» Written task 1:
List the name of every header field that appears at the top of the mailing-list message below.
» Written task 2:
According to the mailing-list message below, what fraction of AS-level paths were the same in IPv4 and IPv6 for dual-stacked origin ASes as of Jan 2012?

» Excerpt provided:
###
Date: Mon, 04 Jun 2012 15:49:01 -0700
From: Matthew Luckie <mjl@caida.org>
To: nanog@nanog.org
Errors-To: nanog-bounces+nanog.discuss=bloom-picayune.mit.edu@nanog.org

IPv6 paths that are the same as an IPv4-level path are correlated with 
better IPv6 performance according to:  "Assessing IPv6 Through Web 
Access - A Measurement Study and Its Findings"

http://repository.upenn.edu/ese_papers/602/

At the Feb NANOG I gave a lightning talk on trends involving dual-stack 
ASes, beginning with the fraction of AS-level paths that are the same in 
IPv4 and IPv6.  As of Jan 2012, 40-50% of AS-level paths are the same in 
v4 and v6 for dual-stacked origin ASes.
###
[Extracted records]
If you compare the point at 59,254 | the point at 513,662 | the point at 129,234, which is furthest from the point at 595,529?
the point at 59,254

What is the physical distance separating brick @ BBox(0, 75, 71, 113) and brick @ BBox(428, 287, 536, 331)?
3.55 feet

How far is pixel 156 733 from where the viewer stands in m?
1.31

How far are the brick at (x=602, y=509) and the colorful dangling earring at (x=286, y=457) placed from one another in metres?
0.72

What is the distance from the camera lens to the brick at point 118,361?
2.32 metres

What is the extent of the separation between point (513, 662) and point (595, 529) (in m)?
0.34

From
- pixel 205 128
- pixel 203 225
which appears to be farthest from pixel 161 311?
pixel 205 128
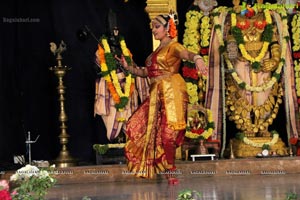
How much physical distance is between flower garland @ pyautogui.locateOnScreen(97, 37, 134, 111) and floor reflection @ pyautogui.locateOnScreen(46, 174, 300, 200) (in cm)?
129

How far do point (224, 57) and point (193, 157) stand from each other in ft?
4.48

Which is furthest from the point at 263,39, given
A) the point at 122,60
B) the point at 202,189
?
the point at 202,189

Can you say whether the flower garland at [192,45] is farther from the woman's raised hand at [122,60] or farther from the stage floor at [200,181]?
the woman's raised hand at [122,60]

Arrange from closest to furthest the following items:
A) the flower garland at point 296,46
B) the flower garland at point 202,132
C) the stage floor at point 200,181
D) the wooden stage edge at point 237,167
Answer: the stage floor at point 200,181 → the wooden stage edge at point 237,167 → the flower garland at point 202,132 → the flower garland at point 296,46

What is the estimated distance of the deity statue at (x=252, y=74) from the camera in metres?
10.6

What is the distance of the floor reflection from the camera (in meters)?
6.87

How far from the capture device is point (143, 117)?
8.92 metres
###
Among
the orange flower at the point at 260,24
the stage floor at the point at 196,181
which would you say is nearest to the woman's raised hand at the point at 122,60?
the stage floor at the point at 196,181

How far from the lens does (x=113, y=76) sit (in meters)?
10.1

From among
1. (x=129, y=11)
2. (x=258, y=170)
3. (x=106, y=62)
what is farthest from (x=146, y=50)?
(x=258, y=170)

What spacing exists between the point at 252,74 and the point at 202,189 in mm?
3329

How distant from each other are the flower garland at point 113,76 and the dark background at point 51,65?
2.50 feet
###
» Final result 1:
Date, From, To, Errors-To

» Final result 2:
40-50% of AS-level paths were the same.